> [TASK INSTRUCTIONS]:
Render every line of the listing from the one containing "How far is (286,89)" through the end of the listing, both included, as a numbered list, leaving out blank lines.

> [EXTRACTED ENTRIES]:
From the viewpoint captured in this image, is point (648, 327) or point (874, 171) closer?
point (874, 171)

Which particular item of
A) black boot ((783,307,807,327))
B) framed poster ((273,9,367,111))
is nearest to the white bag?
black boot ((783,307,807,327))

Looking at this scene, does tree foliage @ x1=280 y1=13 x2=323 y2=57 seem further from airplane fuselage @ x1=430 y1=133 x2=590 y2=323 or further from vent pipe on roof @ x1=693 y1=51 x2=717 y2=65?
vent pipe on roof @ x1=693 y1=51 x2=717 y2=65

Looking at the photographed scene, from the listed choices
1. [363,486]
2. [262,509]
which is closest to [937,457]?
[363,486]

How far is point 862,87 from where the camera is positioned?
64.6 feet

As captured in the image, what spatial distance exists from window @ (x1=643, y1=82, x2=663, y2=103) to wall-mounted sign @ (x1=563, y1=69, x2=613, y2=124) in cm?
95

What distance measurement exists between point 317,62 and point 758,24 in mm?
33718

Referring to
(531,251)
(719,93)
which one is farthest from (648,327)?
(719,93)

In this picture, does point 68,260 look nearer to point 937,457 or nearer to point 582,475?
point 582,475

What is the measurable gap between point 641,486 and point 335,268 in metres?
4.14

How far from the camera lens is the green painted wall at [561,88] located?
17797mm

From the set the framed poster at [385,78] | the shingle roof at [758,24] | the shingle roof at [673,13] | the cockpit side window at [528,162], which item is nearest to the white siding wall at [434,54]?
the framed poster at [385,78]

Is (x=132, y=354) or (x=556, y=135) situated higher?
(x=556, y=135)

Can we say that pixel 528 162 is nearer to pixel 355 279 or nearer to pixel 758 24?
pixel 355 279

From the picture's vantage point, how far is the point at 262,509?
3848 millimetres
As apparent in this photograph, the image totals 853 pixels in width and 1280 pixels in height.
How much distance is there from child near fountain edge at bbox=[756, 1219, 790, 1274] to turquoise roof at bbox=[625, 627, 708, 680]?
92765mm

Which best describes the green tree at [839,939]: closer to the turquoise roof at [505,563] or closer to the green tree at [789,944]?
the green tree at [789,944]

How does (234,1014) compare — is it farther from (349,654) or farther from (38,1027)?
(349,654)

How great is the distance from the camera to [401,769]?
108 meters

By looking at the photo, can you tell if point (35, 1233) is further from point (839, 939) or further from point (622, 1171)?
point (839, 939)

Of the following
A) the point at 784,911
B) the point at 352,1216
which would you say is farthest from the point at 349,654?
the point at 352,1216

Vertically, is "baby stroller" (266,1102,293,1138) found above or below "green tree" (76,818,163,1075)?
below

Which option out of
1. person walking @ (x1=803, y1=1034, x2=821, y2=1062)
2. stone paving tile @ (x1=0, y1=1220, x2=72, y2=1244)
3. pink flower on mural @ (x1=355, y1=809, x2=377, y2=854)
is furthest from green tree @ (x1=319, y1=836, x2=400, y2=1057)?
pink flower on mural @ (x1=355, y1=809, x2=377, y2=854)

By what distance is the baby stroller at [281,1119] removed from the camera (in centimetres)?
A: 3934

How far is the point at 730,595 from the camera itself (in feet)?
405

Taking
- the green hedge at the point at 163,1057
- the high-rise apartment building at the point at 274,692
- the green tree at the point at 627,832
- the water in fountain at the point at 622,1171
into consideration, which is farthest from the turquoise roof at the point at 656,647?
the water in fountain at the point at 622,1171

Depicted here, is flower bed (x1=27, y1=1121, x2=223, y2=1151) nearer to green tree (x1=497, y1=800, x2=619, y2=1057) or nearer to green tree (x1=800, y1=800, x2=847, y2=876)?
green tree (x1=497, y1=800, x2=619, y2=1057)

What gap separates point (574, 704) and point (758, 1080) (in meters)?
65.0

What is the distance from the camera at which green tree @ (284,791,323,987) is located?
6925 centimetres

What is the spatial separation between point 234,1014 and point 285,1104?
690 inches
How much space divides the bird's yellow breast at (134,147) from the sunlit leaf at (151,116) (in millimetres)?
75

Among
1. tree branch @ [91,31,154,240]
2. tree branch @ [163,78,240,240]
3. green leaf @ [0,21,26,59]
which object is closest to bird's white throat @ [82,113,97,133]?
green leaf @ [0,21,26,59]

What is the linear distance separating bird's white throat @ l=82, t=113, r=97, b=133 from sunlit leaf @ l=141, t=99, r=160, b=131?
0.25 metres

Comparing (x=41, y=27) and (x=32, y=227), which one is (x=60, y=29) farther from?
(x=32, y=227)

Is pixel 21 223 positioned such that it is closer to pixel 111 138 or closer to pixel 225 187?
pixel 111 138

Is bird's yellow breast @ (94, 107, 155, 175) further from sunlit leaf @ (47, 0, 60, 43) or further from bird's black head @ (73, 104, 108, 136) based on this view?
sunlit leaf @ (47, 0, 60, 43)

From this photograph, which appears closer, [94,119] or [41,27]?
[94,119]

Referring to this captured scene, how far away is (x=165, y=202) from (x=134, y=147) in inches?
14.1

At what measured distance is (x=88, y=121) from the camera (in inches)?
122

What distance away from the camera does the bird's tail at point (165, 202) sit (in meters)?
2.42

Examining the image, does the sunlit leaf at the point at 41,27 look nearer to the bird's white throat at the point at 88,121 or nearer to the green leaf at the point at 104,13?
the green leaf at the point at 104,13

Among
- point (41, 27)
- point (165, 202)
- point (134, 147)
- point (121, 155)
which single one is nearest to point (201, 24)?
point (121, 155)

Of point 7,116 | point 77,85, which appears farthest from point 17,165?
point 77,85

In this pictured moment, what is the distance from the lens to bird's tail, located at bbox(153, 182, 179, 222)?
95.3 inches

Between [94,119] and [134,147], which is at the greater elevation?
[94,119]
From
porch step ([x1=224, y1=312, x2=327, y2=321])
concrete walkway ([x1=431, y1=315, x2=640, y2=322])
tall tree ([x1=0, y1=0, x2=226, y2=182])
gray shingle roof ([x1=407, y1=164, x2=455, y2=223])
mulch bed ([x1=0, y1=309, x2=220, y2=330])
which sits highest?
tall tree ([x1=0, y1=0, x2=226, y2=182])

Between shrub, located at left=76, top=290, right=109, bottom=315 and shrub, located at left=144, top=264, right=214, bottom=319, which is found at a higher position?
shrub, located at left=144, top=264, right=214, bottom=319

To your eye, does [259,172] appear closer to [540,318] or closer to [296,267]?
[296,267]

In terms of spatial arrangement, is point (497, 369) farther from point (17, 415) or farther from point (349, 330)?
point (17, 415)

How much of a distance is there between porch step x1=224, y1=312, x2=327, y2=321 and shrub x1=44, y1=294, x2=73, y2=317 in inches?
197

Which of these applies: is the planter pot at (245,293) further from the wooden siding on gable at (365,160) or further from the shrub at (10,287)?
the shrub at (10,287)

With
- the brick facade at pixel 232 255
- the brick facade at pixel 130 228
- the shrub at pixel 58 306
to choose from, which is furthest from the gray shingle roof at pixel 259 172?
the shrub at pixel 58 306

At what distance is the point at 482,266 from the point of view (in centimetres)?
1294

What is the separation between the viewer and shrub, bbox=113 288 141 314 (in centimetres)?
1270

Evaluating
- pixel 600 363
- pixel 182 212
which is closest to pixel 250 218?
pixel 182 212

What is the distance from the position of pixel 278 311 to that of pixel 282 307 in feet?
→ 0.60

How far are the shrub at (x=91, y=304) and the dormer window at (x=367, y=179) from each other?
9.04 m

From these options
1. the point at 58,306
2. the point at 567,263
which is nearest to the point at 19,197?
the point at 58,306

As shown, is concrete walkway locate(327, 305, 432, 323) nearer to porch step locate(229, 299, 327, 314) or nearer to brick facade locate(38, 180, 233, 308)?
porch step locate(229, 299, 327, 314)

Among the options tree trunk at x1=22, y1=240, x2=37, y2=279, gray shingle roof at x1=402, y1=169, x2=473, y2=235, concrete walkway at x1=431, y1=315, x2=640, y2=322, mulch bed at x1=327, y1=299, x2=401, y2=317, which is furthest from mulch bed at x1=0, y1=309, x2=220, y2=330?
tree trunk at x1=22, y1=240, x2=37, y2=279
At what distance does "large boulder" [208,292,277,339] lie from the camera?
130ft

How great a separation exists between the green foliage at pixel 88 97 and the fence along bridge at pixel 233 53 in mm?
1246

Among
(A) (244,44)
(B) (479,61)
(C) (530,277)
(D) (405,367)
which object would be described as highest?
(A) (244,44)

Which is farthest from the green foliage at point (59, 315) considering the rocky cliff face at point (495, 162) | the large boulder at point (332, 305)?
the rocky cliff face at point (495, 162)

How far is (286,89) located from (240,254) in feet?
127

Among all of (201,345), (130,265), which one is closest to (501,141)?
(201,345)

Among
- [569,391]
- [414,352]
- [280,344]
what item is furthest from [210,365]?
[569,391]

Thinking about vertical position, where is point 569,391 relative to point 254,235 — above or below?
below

> [IN RESPONSE]:
1. How far is (286,89) located from (240,254) in feet?
2. 127
3. Among all of (201,345), (130,265), which one is closest to (501,141)?
4. (201,345)
5. Among
6. - [569,391]
7. - [414,352]
8. - [280,344]
9. what item is furthest from [210,365]?
10. [569,391]
11. Thinking about vertical position, where is point 569,391 relative to point 254,235 — above or below?
12. below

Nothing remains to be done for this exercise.